Why Some Doctors May Avoid You




A scientist with whom I had recently subcontracted was leaving a restaurant with a group of colleagues. My greeting was met with a denial of knowing me. This was not the only time I was ghosted by a medical professional.

In two other public places, different doctors looked shocked when I introduced them to my family. Physicians often dis­tance themselves from patients or non-medical acquaintances in social settings. Here are some possible reasons:

REASON 1: I hate to say it, but prejudice can be a factor. The scientist that forgot me had weeks earlier approved tens of thousands of dollars worth of work for me. Being in a setting with people of his ethnicity and social status might evoke selective amnesia.

REASON 2: Doctors socially distance from patients. Outside the office, most prefer to roam incognito. Being called “Doctor” on the street might mark them as a target for crime.

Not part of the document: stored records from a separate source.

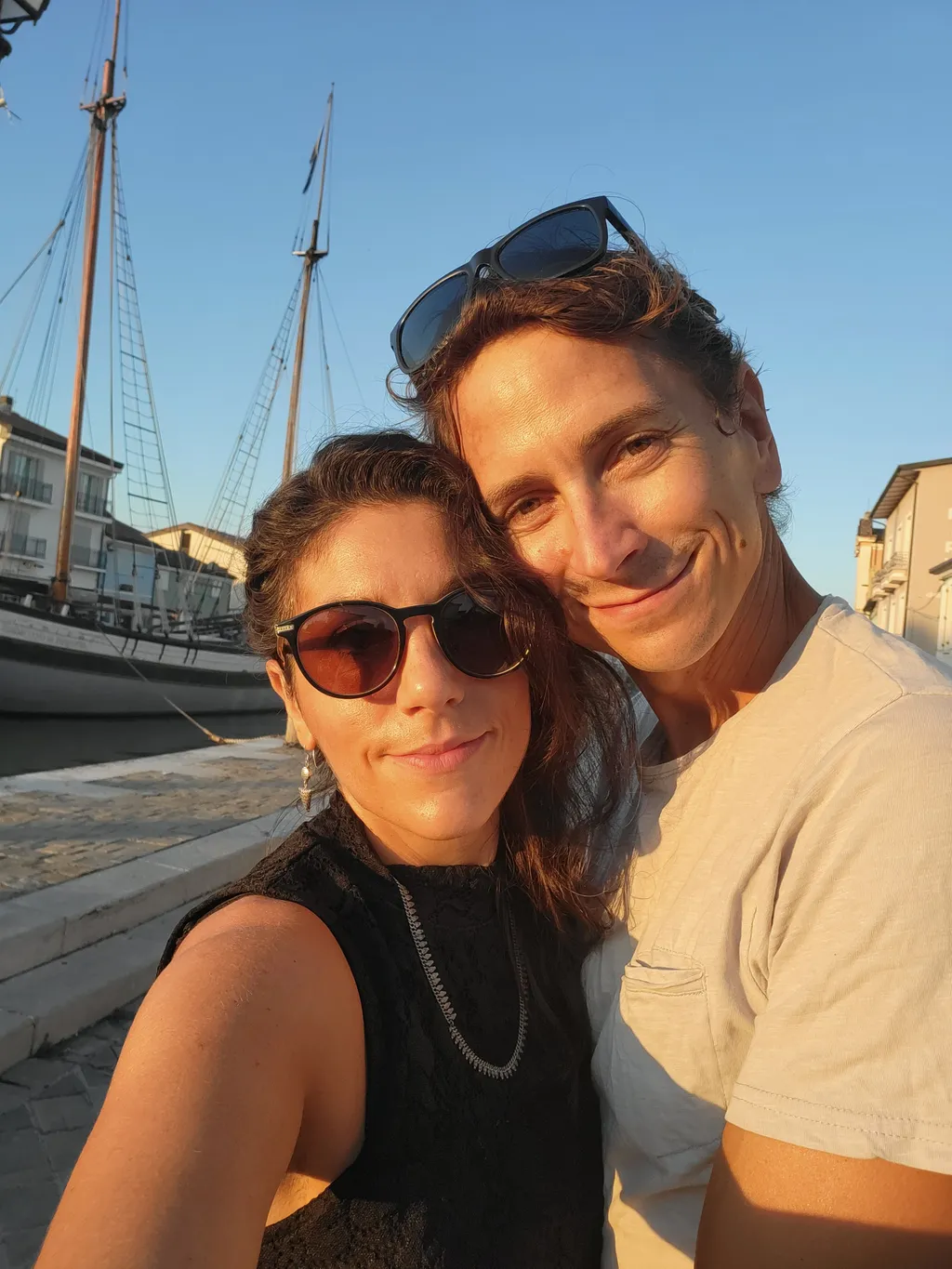 Una donna e un uomo, dietro gli alberi delle barche e il canale.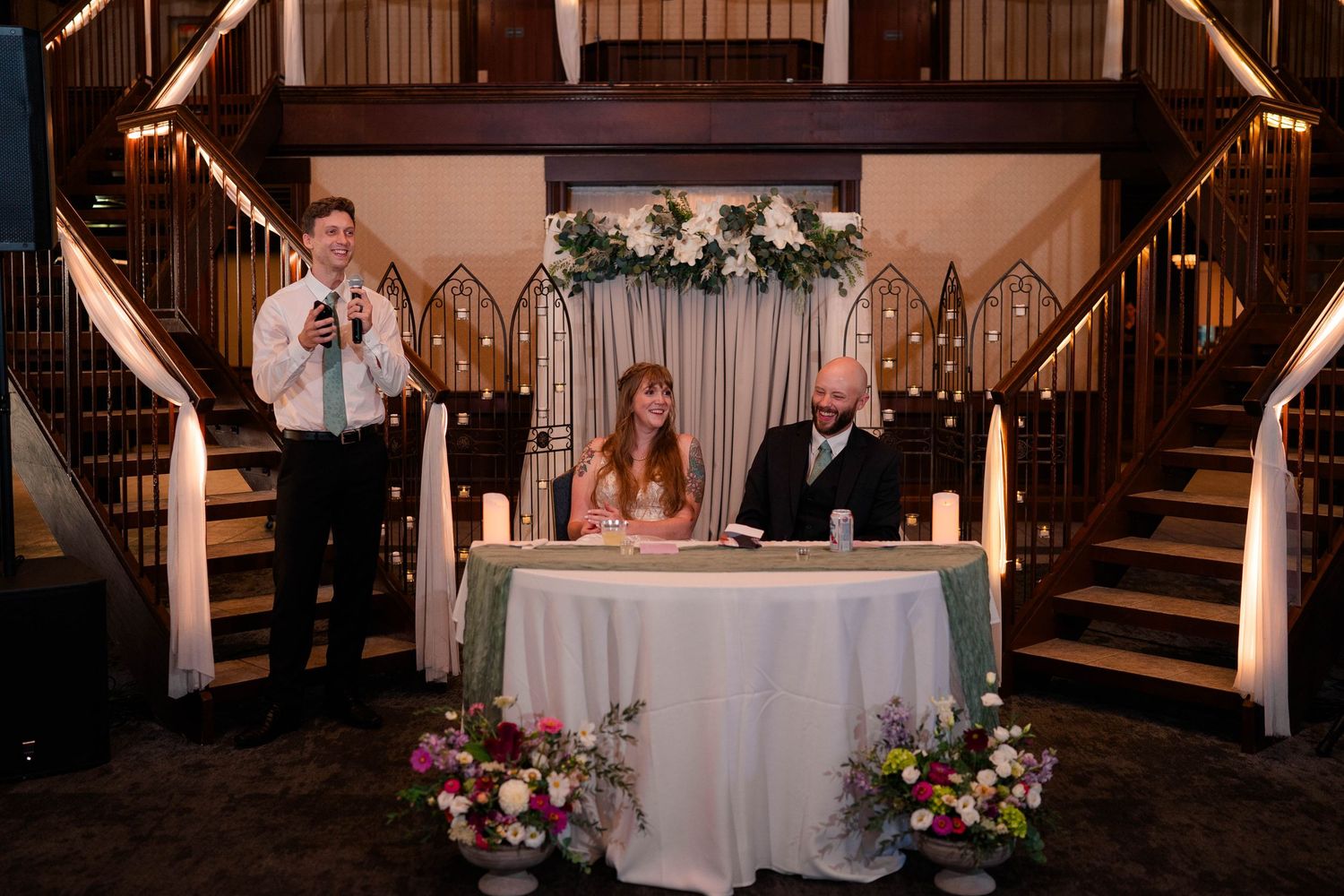Bride and groom sit at sweetheart table with candles during indoor wedding reception ceremony signing.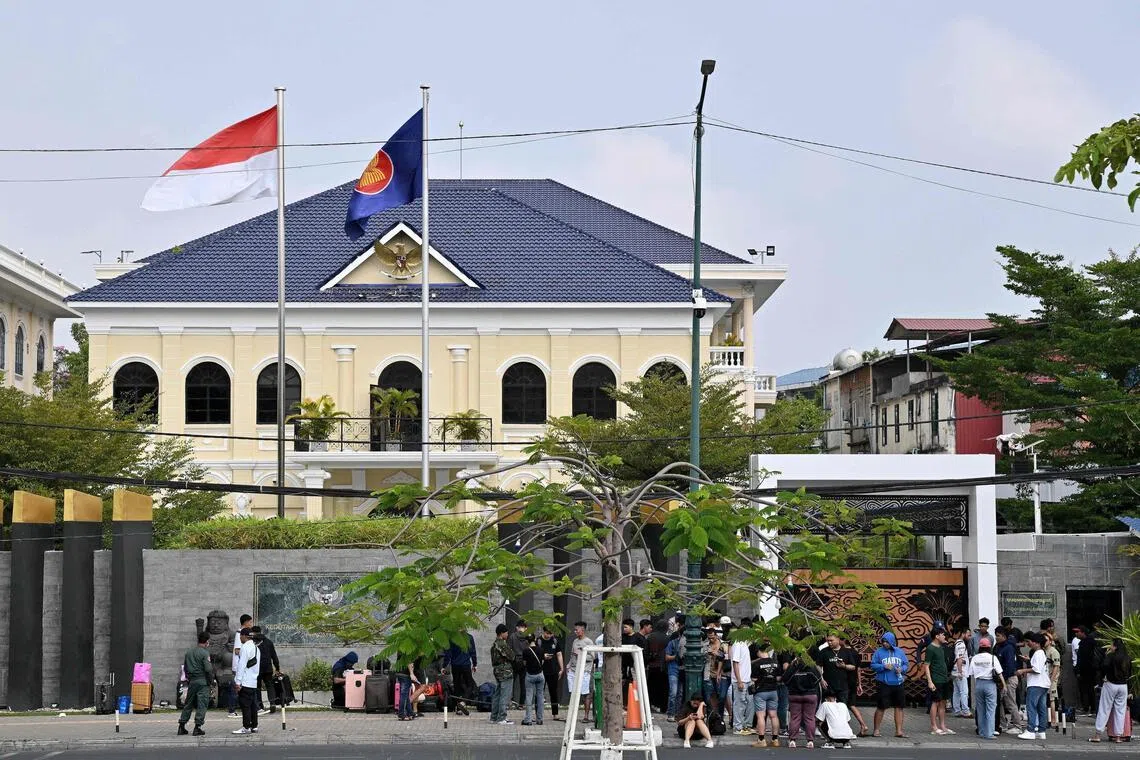 People gather in front of the Indonesian Embassy in Phnom Penh on Jan 19.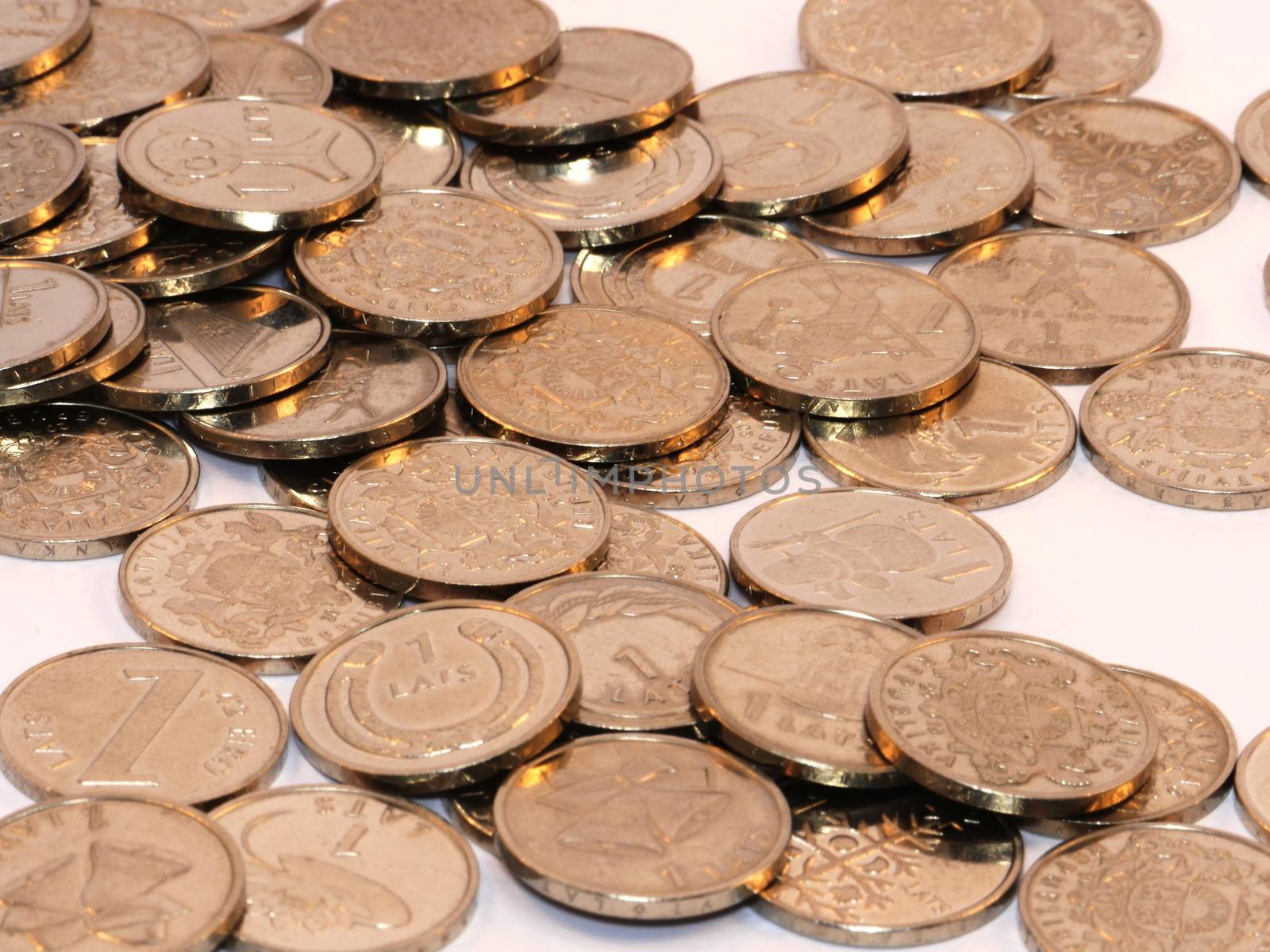 Bunch of Latvian lat coins on white background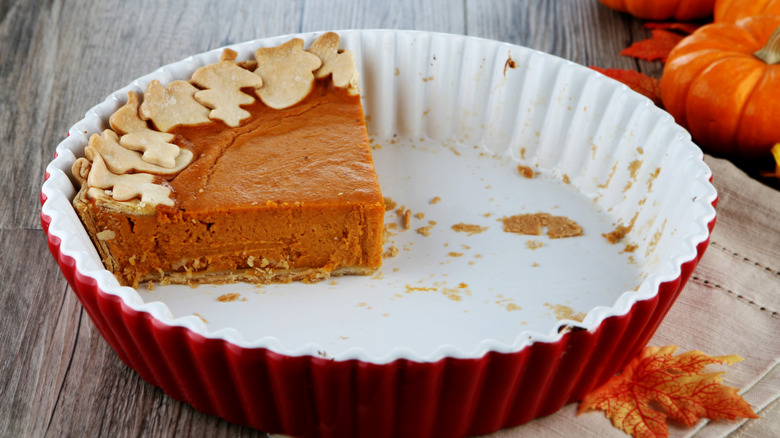 A slice of leftover pumpkin pie sitting in a pie dish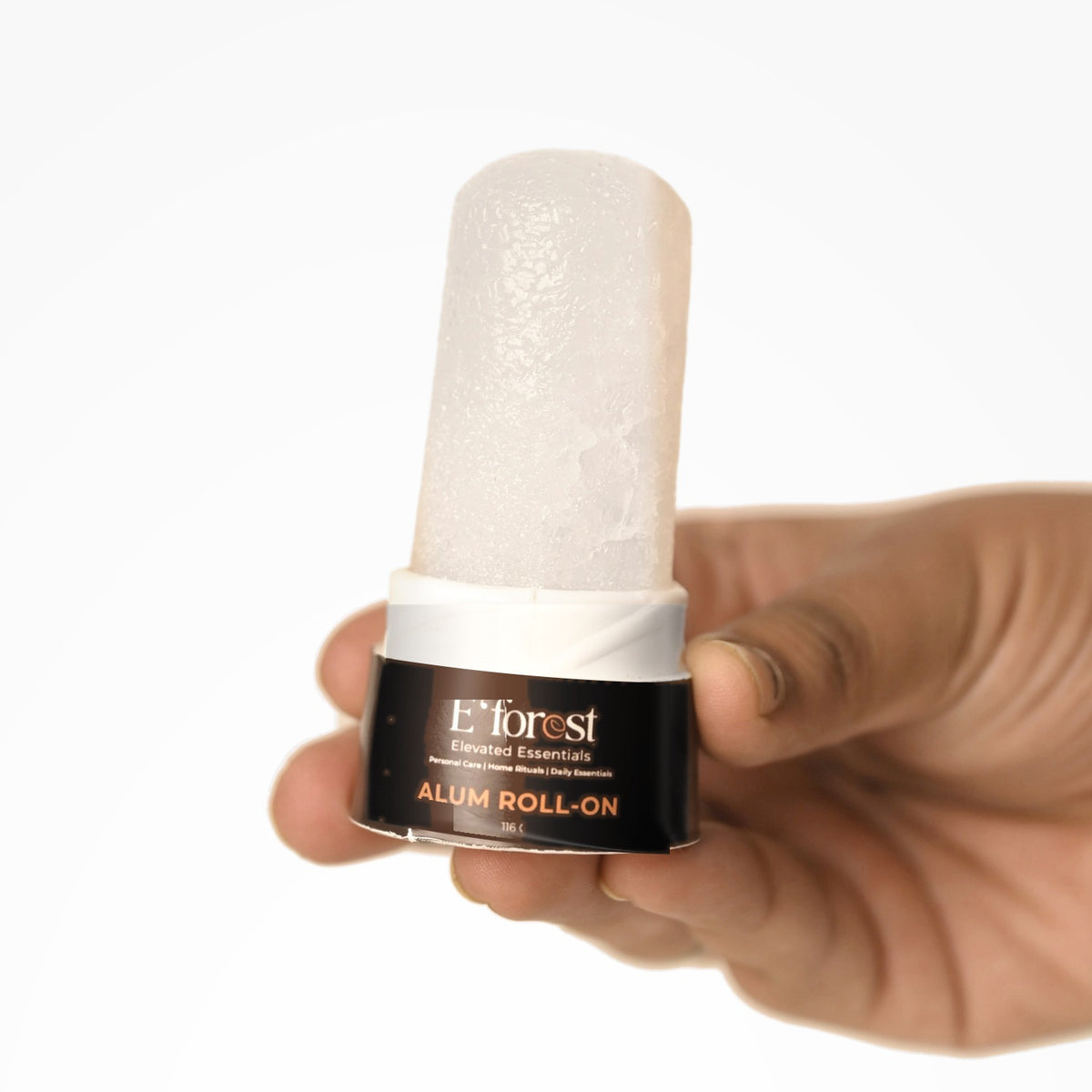 Alum crystal roll-on held in hand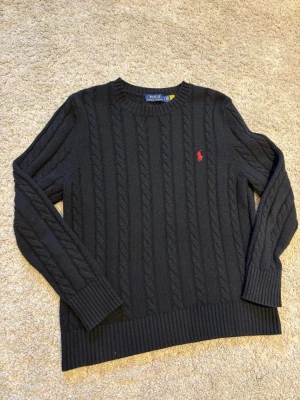 Svart kabelstickad tröja Polo Ralph Lauren - Klassisk svart kabelstickad tröja från Polo Ralph Lauren med rund hals och röd broderad logga på bröstet. Tröjan har långa ärmar och ribbade muddar vid ärmslut och nederkant. Perfekt för lager på lager under höst och vinter.          Vid frågor är det bara att höra av sig! 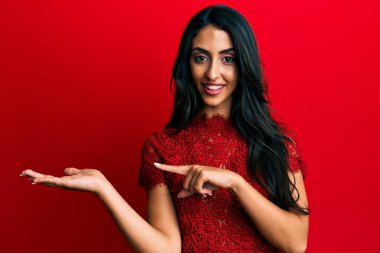 Kırmızı arka planda zarif kıyafetler giyen güzel İspanyol kadın kameraya hayret ediyor ve gülümsüyor.. 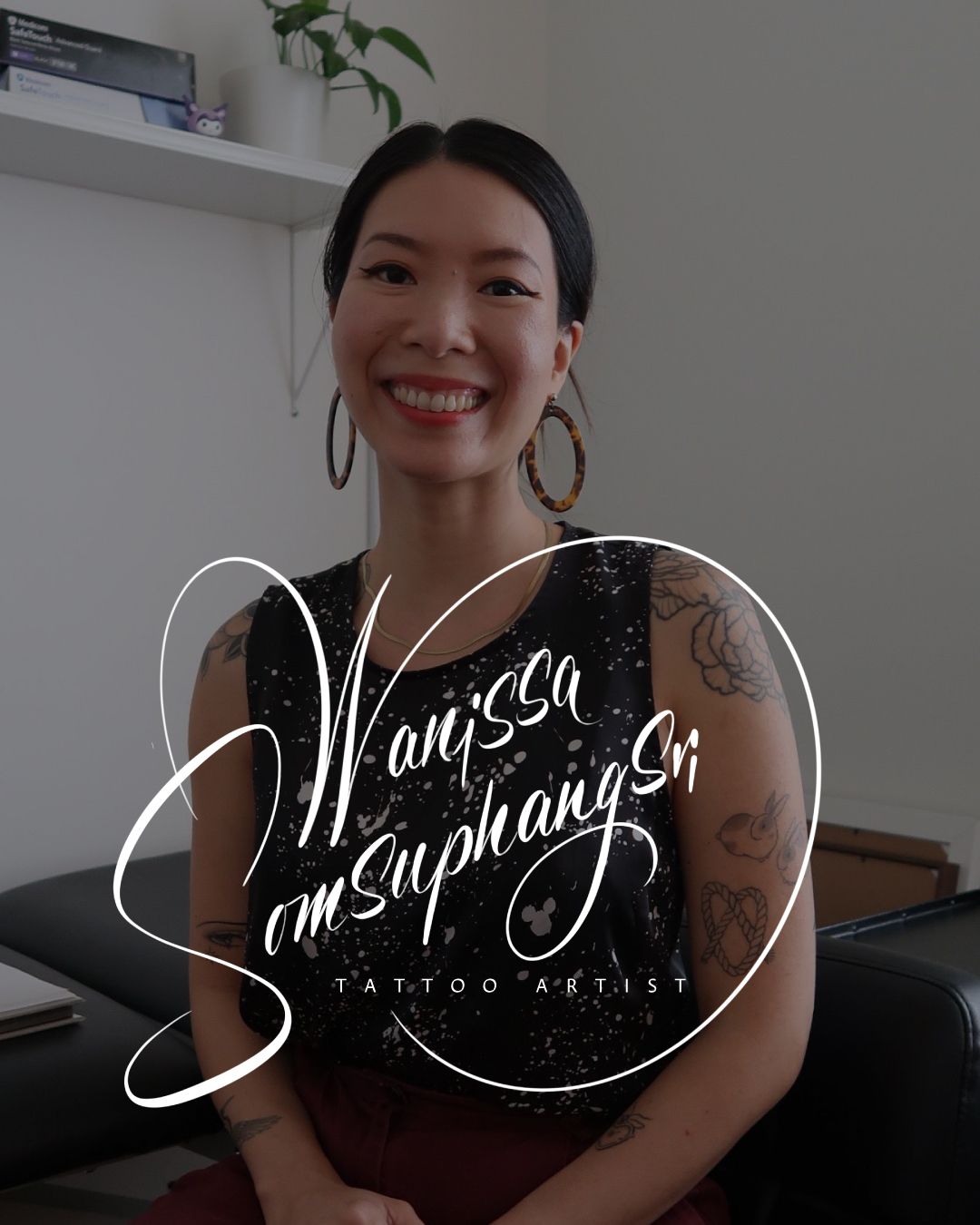 Smiling person in a black floral dress sits indoors, with white script text overlay on the image.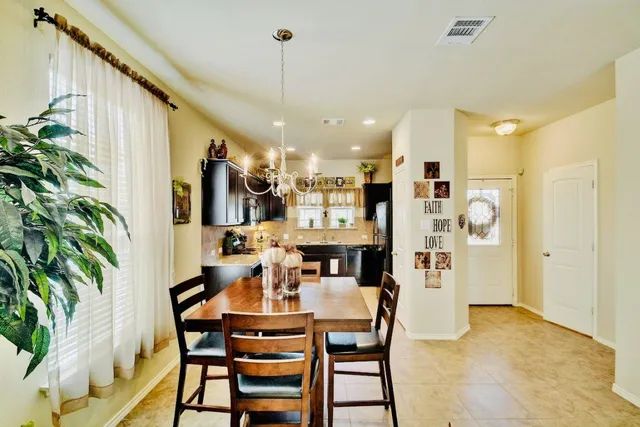 a dining room with furniture and chandelier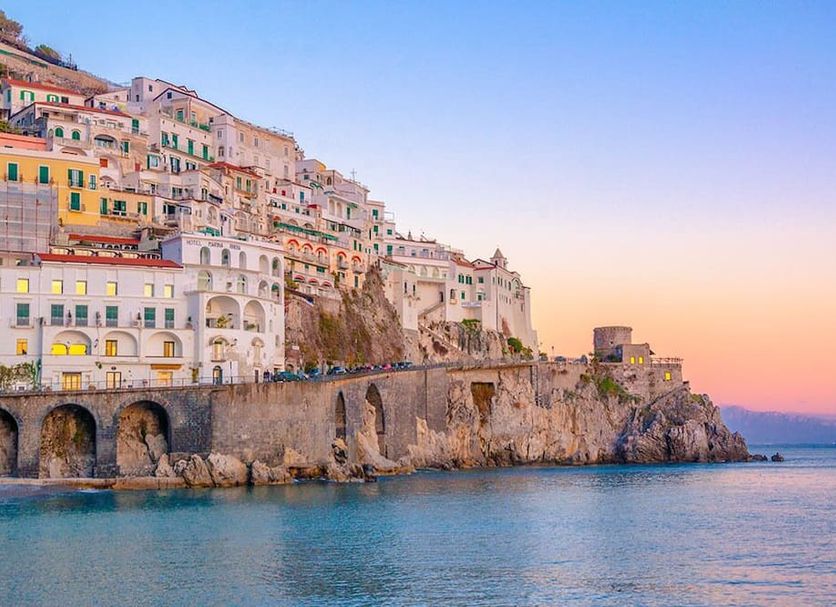Hotel Polo Nautico in Salerno with cliffside buildings and sea view at sunset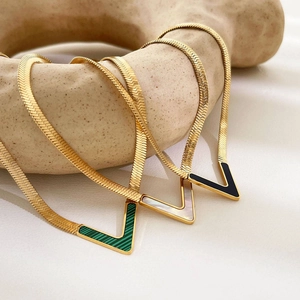 Detailed macro view of V-shaped gold snake bone necklaces with malachite and shell inlays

Someone in earshot may assume wealth and pounce on the opportunity to rob them. There is also concern over staged events to file malpractice law suits.

Why Some Doctors Avoid You

REASON 3: You can get the cold shoulder online too. Social media stigma is common. Patients want doctors to diagnose something. Your health concerns are likely to enter the conversation, after all, you are talking to a doctor.

Physicians, in general, do not want to treat patients in public. Health Insurance Portability and Accountability Act (HIPAA) prohibits sharing identifiable patient information within earshot of others without consent. Again, this can lead to liability issues. Also, there is no way to monetize casual consultations.

REASON 4: With a vast education, doctors communi­cate in another language. This may be true of you in your profession. Consider an accountant, architect, builder, chef, mechanic, musician, program­mer, scientist, stock broker, or something more obtuse. Each can easily alienate others with the language of the profession.

People who do not share your profession can’t decipher what you are saying enough to converse. The same is true of physicians.

REASON 5: To care for as many patients as possible, physicians must remain healthy. This concern elevates during the pandemic. During patient consultation, you may notice them maintaining a 6-foot distance. If your symptoms suggest something contagious, there may be no physical contact during your visit. Telemedicine is becoming more common.

REASON 6: Developing romantic relationships with patients is unethical. If a doctor comes in contact with a patient of the opposite sex in public, the conversation may be curt. This might be an attempt to prevent any appearance of impropriety.

Doctors prefer to speak with other doctors or talk to patients in a medical setting. In social settings there is limited interaction with those outside the medical profession unless, perhaps, the doctor is your next-door neighbor.